─── Source data ───
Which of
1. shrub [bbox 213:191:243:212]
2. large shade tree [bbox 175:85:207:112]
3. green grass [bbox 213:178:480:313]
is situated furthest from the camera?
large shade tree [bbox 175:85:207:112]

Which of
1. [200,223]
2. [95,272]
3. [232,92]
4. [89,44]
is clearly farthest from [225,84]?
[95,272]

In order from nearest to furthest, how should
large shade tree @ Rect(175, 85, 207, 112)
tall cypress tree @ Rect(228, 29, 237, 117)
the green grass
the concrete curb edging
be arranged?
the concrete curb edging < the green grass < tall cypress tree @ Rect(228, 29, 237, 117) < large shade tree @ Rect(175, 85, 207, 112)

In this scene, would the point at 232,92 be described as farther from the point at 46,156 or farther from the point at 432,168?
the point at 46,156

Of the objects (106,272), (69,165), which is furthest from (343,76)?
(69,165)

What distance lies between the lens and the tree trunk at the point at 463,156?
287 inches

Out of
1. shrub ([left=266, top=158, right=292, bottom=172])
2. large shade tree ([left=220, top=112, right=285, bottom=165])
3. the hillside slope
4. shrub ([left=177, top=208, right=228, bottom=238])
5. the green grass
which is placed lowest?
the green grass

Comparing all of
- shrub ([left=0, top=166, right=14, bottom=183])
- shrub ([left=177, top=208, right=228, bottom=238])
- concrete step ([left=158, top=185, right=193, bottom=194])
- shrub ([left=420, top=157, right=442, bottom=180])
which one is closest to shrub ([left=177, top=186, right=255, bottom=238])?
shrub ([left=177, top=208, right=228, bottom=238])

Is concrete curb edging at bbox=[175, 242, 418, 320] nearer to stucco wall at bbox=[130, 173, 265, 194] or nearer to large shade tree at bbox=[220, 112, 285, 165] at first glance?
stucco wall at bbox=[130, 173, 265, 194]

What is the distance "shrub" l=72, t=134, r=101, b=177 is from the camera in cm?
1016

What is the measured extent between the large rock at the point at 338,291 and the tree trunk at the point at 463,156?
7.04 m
───
### [Problem details]
Reproduce every line of the material above without changing anything.

### [Exercise output]
Which of
1. shrub [bbox 213:191:243:212]
2. large shade tree [bbox 175:85:207:112]
3. green grass [bbox 213:178:480:313]
is situated furthest from the camera?
large shade tree [bbox 175:85:207:112]

Which of
1. [200,223]
2. [95,272]
3. [232,92]
4. [89,44]
is clearly farthest from [225,84]?
[95,272]

In order from nearest to furthest, how should
large shade tree @ Rect(175, 85, 207, 112)
tall cypress tree @ Rect(228, 29, 237, 117)
the green grass
the concrete curb edging
be arranged?
the concrete curb edging < the green grass < tall cypress tree @ Rect(228, 29, 237, 117) < large shade tree @ Rect(175, 85, 207, 112)

In this scene, would the point at 232,92 be described as farther from the point at 46,156 or farther from the point at 432,168?
the point at 46,156

Of the objects (106,272), (69,165), which is furthest from (343,76)?
(69,165)

What distance lies between the lens and the tree trunk at the point at 463,156?
287 inches

Out of
1. shrub ([left=266, top=158, right=292, bottom=172])
2. large shade tree ([left=220, top=112, right=285, bottom=165])
3. the hillside slope
4. shrub ([left=177, top=208, right=228, bottom=238])
5. the green grass
which is placed lowest?
the green grass

Comparing all of
- shrub ([left=0, top=166, right=14, bottom=183])
- shrub ([left=177, top=208, right=228, bottom=238])
- concrete step ([left=158, top=185, right=193, bottom=194])
- shrub ([left=420, top=157, right=442, bottom=180])
which one is closest to shrub ([left=177, top=186, right=255, bottom=238])?
shrub ([left=177, top=208, right=228, bottom=238])

Is concrete curb edging at bbox=[175, 242, 418, 320] nearer to stucco wall at bbox=[130, 173, 265, 194] or nearer to large shade tree at bbox=[220, 112, 285, 165] at first glance?
stucco wall at bbox=[130, 173, 265, 194]

What is the distance "shrub" l=72, t=134, r=101, b=177 is from the camera in cm?
1016

What is the measured extent between the large rock at the point at 338,291 and the tree trunk at the point at 463,156?
7.04 m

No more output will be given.